(PROBLEM TO WORK ON)
Can you locate every line in the listing that contains the word "granite" and copy each of those lines?

=== RECORDS FOR PROCESSING ===

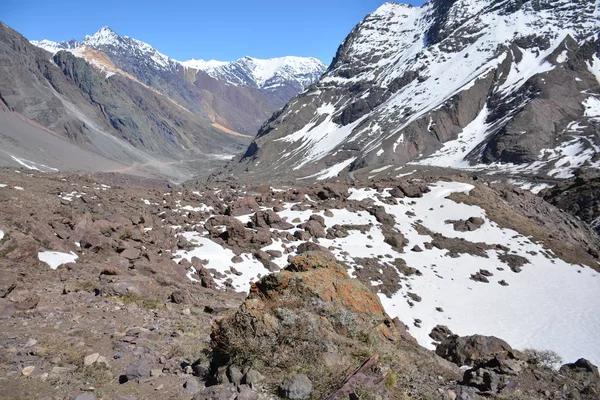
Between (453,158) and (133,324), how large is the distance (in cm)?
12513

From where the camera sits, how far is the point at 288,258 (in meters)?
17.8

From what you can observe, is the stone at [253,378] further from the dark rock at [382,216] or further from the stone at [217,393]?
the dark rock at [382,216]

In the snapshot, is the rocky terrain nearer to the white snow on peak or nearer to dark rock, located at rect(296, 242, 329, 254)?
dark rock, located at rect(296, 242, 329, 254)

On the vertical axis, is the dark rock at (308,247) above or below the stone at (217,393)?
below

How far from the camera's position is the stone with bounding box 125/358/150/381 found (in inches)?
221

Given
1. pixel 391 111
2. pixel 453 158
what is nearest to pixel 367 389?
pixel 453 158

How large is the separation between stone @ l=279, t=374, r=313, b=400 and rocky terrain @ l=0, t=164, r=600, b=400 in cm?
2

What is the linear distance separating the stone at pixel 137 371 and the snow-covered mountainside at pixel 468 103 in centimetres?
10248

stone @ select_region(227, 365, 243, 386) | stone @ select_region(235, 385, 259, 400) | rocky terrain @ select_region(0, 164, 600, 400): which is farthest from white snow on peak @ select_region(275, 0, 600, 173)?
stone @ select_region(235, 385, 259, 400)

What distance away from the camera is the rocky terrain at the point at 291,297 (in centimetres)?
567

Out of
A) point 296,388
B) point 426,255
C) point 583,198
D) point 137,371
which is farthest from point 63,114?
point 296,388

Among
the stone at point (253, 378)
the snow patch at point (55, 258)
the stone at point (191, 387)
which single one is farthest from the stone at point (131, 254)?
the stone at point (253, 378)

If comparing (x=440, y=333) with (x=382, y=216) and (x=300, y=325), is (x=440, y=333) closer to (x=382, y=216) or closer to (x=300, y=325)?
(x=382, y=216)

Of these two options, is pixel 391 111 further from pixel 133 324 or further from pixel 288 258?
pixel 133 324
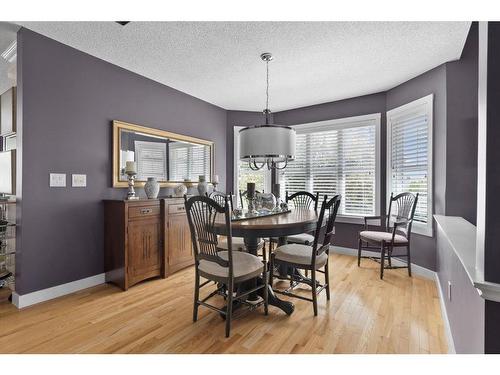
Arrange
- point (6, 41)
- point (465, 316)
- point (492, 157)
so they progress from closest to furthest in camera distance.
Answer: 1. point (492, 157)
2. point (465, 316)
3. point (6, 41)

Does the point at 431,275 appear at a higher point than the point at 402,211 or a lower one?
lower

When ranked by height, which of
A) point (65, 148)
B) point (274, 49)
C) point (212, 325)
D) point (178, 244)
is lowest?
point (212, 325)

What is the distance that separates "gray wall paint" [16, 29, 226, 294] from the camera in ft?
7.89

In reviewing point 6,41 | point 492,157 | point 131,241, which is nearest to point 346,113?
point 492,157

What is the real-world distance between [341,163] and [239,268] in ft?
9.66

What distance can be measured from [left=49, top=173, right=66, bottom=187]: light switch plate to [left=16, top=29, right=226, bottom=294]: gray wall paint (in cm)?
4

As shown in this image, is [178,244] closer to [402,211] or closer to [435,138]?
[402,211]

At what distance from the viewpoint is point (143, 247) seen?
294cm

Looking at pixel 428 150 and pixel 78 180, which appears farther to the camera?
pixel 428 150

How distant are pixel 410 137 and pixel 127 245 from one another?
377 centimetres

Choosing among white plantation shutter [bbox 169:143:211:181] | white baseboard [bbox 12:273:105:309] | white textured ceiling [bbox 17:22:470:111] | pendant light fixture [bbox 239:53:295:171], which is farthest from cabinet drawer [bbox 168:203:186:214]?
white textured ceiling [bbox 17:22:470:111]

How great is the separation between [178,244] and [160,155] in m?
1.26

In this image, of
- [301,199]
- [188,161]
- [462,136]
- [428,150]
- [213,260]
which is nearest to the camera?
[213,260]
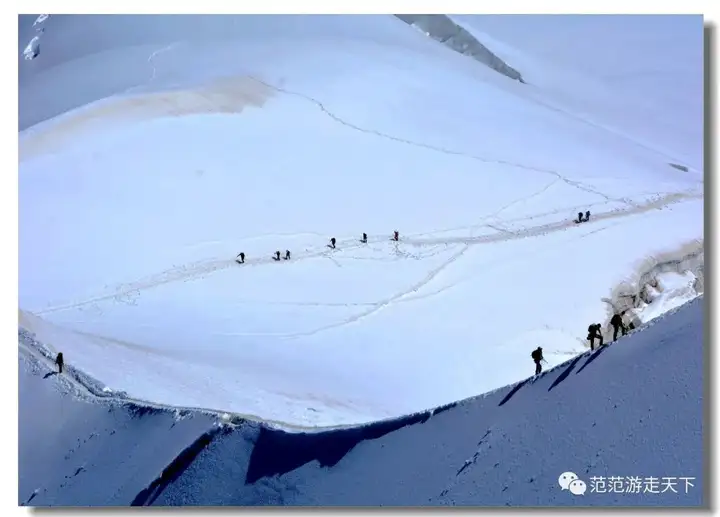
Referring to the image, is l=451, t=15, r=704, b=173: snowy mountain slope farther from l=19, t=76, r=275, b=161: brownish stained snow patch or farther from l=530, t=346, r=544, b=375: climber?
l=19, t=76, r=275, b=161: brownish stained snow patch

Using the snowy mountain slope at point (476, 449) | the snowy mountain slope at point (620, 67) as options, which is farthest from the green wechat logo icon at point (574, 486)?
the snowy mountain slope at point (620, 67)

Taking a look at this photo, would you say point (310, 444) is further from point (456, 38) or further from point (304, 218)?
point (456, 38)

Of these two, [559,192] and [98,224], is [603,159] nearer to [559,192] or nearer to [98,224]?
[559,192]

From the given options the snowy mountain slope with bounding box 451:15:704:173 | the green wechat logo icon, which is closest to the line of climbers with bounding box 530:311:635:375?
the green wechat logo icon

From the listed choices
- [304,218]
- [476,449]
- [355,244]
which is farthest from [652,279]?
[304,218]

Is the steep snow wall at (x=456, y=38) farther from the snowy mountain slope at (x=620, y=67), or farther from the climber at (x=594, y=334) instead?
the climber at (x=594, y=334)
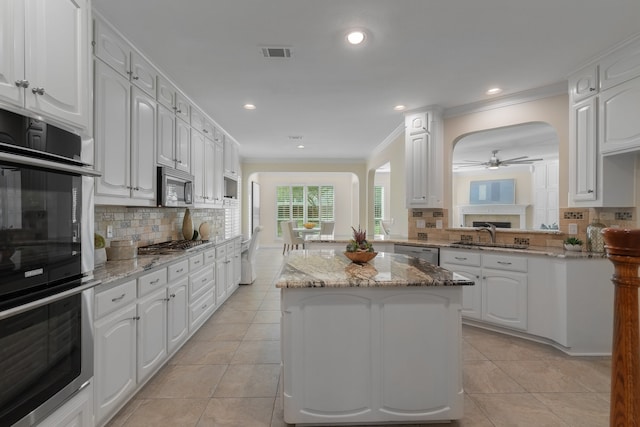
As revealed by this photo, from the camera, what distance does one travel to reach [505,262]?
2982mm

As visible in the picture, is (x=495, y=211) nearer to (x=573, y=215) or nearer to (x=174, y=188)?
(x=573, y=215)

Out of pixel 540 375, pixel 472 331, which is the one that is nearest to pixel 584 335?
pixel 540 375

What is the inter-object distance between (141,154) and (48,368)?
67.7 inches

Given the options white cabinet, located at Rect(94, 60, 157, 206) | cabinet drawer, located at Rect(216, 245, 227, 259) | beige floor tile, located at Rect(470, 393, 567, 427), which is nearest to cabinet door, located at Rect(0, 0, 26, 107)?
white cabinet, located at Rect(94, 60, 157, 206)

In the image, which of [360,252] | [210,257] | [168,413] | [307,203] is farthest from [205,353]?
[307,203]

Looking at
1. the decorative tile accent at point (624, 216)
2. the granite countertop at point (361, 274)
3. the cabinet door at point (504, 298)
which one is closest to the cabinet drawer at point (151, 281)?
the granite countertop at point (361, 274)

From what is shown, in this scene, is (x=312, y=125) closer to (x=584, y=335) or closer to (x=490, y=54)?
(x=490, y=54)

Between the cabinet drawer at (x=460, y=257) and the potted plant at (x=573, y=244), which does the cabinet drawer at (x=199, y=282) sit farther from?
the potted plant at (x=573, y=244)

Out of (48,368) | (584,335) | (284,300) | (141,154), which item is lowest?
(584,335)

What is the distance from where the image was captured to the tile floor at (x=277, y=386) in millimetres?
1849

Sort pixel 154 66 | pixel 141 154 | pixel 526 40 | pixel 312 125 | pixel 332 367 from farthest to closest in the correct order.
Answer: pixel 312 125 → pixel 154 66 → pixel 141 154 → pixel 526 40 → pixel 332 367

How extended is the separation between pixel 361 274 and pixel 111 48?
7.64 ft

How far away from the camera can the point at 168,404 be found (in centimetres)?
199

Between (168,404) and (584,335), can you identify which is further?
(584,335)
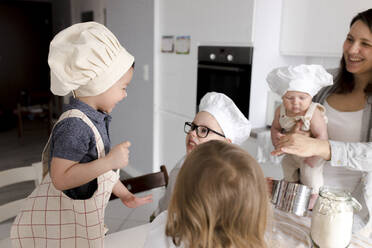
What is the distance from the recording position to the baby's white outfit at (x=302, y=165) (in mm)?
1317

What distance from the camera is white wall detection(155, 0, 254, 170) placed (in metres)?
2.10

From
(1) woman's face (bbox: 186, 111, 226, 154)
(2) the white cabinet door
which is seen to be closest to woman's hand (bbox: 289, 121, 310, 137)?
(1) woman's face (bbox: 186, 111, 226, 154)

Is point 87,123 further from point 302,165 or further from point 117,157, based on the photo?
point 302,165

===

(SOLUTION TO THIS TASK)
2. the granite countertop at point (361, 274)
the granite countertop at point (361, 274)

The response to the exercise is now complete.